Oh, so you've ridden this bike now? Or can you magicly tell exactly how a bike rides from a photo?


----------



## Scalfred (Oct 9, 2005)

20.100 FR said:


> what an hatred post !
> 
> If you don't like it, do better, and THEN open your mouth.!


The way things are said about the new Look is probably too rude, I agree with you.

But most of us on this forum are consumers not bicycle builders... so please keep that stupid sentence for different situations or people.

IMO it's true that the weight of that S frame seems to be way to high for a new generation of fully xc bike. From a weight wennies point of view that's really too bad when it comes from a company like Look.

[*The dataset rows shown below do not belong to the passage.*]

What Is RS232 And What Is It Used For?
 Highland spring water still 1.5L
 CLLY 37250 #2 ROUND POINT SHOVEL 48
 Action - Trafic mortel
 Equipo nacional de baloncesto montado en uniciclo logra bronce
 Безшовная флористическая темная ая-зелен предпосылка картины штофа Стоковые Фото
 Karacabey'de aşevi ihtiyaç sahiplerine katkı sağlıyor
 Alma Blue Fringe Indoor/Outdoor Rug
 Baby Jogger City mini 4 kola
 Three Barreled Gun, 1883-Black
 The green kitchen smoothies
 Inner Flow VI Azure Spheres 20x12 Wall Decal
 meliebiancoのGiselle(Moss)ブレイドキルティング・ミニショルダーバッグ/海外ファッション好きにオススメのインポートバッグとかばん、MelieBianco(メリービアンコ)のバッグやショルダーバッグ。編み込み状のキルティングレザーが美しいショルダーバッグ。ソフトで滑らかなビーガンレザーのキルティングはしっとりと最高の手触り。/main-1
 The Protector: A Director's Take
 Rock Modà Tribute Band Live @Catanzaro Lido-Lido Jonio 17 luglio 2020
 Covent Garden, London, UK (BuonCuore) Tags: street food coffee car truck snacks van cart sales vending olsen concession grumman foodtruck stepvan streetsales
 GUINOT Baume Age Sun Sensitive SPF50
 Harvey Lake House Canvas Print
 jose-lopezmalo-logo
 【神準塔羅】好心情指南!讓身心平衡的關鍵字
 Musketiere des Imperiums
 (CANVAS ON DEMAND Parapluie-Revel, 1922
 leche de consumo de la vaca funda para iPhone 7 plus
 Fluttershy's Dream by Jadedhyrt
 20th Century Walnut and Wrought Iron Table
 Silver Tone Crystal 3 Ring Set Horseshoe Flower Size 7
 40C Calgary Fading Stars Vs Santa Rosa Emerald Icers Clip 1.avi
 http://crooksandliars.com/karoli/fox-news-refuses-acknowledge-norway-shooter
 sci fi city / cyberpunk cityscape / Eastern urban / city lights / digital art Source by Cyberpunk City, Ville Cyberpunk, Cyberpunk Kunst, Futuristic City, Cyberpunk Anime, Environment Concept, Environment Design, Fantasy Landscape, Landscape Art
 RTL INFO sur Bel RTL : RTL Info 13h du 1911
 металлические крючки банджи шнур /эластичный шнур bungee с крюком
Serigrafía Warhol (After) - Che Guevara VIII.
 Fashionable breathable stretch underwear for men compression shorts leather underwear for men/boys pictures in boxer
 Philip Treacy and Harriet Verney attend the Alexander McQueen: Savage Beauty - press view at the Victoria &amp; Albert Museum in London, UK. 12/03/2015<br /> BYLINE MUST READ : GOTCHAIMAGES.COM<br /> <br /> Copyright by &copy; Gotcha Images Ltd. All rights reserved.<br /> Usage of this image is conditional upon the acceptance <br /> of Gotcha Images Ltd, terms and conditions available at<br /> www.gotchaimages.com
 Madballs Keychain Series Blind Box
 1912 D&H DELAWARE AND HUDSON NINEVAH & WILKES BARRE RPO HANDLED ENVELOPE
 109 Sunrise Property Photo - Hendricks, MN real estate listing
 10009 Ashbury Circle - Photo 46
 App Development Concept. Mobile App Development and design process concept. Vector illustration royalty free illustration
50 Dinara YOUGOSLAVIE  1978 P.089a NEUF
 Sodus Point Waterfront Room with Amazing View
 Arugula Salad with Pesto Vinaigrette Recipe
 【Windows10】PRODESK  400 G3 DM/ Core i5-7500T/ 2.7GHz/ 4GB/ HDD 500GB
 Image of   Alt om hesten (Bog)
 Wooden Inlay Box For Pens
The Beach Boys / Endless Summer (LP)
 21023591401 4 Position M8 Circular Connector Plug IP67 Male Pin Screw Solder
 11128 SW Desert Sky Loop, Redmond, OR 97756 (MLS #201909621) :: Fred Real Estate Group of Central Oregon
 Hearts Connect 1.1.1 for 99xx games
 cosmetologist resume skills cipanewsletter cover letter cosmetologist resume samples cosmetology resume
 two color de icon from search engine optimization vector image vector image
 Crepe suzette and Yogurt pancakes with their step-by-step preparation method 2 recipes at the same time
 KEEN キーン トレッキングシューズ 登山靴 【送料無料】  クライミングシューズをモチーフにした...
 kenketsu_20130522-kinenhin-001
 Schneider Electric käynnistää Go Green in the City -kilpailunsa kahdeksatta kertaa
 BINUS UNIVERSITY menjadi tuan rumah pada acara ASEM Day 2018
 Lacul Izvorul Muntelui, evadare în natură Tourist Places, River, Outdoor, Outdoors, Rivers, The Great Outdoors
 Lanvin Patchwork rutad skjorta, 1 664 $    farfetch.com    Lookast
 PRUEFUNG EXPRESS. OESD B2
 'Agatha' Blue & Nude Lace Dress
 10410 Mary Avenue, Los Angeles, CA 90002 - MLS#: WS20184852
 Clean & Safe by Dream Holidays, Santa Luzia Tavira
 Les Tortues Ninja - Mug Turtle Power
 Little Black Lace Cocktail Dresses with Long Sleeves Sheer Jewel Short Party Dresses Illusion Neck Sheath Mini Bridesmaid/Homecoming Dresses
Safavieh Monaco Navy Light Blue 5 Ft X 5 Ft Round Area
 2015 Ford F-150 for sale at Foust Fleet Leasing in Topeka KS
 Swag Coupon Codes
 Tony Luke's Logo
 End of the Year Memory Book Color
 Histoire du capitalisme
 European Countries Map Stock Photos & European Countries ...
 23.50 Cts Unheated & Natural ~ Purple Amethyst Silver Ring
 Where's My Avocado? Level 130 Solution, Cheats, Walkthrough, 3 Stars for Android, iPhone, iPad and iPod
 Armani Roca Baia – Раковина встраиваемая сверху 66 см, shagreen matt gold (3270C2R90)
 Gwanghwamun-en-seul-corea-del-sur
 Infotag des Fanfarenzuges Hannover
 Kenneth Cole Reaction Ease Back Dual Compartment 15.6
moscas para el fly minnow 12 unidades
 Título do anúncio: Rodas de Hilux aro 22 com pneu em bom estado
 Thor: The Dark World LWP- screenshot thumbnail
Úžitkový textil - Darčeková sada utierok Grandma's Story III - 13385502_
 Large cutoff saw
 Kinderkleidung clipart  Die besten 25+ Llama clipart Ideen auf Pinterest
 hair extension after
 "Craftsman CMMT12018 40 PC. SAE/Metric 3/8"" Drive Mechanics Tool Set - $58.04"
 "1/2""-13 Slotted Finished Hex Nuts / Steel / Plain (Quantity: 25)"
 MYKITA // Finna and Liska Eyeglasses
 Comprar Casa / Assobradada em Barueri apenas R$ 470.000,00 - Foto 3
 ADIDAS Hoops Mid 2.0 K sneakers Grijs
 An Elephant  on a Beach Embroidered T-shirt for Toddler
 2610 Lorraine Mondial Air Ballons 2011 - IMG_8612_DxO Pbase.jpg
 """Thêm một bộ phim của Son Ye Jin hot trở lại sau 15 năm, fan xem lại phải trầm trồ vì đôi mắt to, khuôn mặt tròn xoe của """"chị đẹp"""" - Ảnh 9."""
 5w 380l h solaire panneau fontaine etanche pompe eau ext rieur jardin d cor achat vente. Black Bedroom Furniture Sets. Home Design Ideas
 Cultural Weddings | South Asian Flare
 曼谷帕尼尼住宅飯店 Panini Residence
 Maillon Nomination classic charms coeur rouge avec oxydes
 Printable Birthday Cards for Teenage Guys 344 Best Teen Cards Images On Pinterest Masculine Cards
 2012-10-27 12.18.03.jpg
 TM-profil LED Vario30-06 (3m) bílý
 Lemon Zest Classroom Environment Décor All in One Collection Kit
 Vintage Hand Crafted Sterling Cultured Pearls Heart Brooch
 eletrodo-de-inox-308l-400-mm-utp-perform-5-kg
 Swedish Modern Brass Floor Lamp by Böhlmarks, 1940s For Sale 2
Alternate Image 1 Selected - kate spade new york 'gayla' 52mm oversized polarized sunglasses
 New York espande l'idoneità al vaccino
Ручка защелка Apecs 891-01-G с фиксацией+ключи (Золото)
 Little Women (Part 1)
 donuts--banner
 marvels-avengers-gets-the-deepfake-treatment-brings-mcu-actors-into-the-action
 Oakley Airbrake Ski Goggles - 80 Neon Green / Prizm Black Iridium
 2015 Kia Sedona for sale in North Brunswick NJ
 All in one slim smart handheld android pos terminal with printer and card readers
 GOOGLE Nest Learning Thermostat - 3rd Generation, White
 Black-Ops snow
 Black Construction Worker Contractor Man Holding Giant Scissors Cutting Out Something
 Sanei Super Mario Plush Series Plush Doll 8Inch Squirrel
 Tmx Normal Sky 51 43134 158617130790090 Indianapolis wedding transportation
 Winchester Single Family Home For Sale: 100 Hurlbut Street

But that's also true that a very low weight is not the only way to make an efficient frame, it can still be very fast and fun to ride even 1 lbs heavier than the competition.


----------



## sonyisdope (Jul 24, 2004)

ha! Man, I read that post the next day, and it sure did come out mean sounding. I was at work and me and a buddy were having a pretty heated debate about when and why bike companies come out with new stuff, and this post just came at the tail end of the argument. 

I realize that it is hard to come out with something spectacular, but I guess I would have expected more from Look. Almost every company that comes out with something that isn't the lightest always tries to talk about the ride quality of the bike. If you are going to go the "ride quality" route, that is equally as hard of a group of bikes to attack. There are already MANY amazing full suspension bikes out, that I would find it very hard to convince me that this virtual pivot point style frame rides better than the top offerings from Santa Cruz or BMC.

Basically. . .
If this bike was $800 for the frame, I would be all about it.
If this frame weighed less than 2000 grams, I may consider it.
If this frame was a truly new and unique frame design, I would be intrigued by it.
If this frame was Turners first foray into the carbon world, I would be all about it.

It's not the cheapest, it's not the lightest, it's not new, and it may ride awesome, but it is up against some stiff competition in the ride department. Heck, I may even get one one day to try it out, but IMO it is very average right now, if not boring. It says "Look" on the side, so I guess that's pretty cool though.


----------